By Adam Pagnucco.

Much has been written about the tax bills passed by the U.S. House and Senate in recent weeks.  Overall, both bills offer small tax cuts to the poor, modest ones to the middle class and large cuts to the wealthy and corporations.  But in order to partially offset the massive tax cuts going to those at the top, the bills do something else.

They discriminate against taxpayers in Maryland.

Why do they do that?  One key feature of both bills is that they abolish the ability of individuals to deduct state and local income taxes from their federal incomes.  (Property tax deductions would still be allowed up to $10,000.)  According to IRS data for Tax Year 2015, U.S. federal taxpayers deducted a total of $334 billion of state and local income taxes from their incomes, more than the amounts they deducted for mortgage interest ($278 billion), charitable contributions ($222 billion), real estate taxes ($187 billion) and state and local sales taxes ($17 billion).  Abolishing the state and local income tax deduction hits people who itemize their deductions and pay significant amounts of state and local income taxes.  Marylanders are targeted on both those measures.

Itemizing Deductions

According to the above IRS data, 46% of Marylanders itemized their deductions on their federal tax returns in 2015.  That’s the highest rate in the country, far surpassing the national rate of 30% and red states like Arkansas (22%), Mississippi (23%), Louisiana (23%), Texas (24%), Alabama (26%), South Carolina (27%) and Georgia (33%).

State and Local Income Tax Deductions

In terms of state and local income tax deductions per return (including non-itemized returns), Marylanders ranked fifth in the nation at $4,217 per return.  Maryland trailed New York, D.C., Connecticut and California.  Virginia ranked tenth, indicating that the abolition of this deduction will hit the Washington, D.C. metro area particularly hard.  The states least impacted are mostly red states and those with little or no income taxes.

Inside Maryland, the impact will be felt differently across the state.  That’s because residents of some jurisdictions pay much more in state and local income taxes than others.  According to 2015 income tax data from the Comptroller, MoCo and Howard County residents pay by far the most state and local income taxes in Maryland.  Residents of many parts of Western Maryland and the Eastern Shore pay the least.
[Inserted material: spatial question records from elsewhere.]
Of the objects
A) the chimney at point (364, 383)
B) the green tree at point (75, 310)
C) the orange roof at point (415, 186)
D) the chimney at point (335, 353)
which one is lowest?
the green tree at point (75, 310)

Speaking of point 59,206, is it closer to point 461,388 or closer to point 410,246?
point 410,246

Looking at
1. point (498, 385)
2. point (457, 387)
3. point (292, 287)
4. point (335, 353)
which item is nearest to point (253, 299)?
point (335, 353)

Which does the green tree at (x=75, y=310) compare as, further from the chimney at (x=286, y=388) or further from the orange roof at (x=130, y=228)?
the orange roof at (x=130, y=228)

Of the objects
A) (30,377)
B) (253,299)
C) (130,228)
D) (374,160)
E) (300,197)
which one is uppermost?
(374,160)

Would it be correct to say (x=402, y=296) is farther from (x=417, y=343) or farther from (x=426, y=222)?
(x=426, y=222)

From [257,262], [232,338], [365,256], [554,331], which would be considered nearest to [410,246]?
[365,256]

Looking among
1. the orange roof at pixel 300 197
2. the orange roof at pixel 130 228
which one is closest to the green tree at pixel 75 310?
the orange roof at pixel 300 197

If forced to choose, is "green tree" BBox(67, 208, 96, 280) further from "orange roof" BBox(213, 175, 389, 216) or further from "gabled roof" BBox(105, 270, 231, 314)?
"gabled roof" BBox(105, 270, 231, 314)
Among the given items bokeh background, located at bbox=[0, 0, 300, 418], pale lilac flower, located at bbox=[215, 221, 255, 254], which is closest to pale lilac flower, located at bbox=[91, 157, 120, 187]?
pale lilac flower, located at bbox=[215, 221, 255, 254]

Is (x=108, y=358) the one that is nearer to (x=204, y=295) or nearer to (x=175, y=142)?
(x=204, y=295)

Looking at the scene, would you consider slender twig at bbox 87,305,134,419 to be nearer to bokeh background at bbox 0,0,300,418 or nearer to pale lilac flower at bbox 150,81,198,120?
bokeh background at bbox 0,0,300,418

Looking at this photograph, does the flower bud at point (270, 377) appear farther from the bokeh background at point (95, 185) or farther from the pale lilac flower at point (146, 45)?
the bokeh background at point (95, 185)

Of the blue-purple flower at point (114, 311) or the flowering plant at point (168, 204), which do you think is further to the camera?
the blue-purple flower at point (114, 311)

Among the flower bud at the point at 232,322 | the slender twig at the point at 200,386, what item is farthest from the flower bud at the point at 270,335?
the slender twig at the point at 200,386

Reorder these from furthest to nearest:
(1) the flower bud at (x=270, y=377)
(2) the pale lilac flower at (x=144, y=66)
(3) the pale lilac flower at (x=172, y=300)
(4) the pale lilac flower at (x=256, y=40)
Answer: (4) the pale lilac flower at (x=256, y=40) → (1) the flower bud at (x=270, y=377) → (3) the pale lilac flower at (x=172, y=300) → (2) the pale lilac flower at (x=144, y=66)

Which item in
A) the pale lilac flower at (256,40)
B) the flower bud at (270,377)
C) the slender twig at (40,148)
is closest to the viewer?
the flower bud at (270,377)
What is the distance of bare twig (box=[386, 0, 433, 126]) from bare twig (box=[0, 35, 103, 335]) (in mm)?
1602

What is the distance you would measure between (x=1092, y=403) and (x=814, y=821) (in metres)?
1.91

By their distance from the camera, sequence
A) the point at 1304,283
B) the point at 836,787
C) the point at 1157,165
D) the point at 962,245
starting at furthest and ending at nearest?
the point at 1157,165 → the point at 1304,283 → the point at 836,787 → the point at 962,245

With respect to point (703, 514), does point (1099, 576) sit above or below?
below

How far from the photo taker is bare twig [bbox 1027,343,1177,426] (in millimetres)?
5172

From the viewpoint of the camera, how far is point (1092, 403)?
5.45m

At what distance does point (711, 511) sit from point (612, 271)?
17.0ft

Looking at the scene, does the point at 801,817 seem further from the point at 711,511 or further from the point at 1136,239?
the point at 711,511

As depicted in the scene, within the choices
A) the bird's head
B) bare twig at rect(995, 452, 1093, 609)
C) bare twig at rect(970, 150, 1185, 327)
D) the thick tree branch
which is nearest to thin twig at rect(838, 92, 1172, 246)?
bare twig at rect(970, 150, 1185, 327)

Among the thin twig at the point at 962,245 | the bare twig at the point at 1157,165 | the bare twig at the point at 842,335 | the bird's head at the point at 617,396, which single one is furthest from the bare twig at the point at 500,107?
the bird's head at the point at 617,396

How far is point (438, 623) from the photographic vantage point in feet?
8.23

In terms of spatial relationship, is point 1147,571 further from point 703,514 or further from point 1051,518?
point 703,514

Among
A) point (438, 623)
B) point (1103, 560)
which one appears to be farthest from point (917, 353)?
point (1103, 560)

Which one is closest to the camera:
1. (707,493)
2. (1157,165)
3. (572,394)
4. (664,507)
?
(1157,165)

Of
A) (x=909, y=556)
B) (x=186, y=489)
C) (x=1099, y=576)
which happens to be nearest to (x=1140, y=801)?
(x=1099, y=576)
Consider this.  If you itemize your deductions, are paying $5,000 in state and local income taxes – roughly the average in Maryland – and your effective federal income tax rate is 15%, you will owe $750 more to Uncle Sam because of the abolition of the state and local income tax deduction.

Does that mean you will owe more federal taxes overall?  That depends.  If you are wealthy, you could get huge offsetting cuts because of changes to the top income tax brackets and tax cuts on pass-through income from your businesses.  If you are poor or middle class, you could benefit from an increase in the standard deduction and an increase in the child credit, but that could be offset by an elimination of the personal exemption.  An analysis of the Senate bill two weeks ago by the Institute on Taxation and Economic Policy found almost all of the tax benefits from that bill going to the top quintile of Maryland taxpayers.  Changes prior to the Senate floor vote and in conference committee may tweak the details but not the overall impact.  And it could get worse: wealthy Republican donors are already complaining that their tax cuts are not big enough.
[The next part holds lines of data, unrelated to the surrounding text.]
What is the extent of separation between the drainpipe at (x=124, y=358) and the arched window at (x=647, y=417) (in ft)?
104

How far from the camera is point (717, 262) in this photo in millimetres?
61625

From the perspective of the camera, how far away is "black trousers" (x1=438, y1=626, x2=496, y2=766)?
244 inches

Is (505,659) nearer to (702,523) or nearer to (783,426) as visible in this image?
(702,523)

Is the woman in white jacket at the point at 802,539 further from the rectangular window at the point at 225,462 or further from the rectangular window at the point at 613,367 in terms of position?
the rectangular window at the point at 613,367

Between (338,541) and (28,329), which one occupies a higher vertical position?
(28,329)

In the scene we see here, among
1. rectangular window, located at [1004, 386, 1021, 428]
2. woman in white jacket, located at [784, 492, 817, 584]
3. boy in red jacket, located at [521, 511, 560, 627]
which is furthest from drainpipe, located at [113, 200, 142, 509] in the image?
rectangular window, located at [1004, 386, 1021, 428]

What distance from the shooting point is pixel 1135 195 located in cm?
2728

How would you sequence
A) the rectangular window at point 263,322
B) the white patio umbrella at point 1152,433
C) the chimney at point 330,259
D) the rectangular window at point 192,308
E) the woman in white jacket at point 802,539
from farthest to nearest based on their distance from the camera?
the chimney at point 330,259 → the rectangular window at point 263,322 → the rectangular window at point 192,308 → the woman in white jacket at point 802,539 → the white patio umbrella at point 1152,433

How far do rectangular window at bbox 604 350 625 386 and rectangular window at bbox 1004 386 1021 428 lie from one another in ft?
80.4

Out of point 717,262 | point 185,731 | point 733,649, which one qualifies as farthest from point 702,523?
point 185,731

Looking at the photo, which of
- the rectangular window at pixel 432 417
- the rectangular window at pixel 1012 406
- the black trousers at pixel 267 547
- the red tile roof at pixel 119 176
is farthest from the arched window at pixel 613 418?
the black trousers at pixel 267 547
There are many evils in the GOP’s tax bills: redistribution to the one percent, big tax breaks for multi-nationals who ship jobs overseas, losses of insurance coverage under the Affordable Care Act and more.  But for Marylanders, the additional slap in the face is that the bills shift the federal tax burden away from states like Texas, South Dakota, Alaska and Mississippi and onto residents of the Free State.  All Marylanders, including Republicans, should oppose that.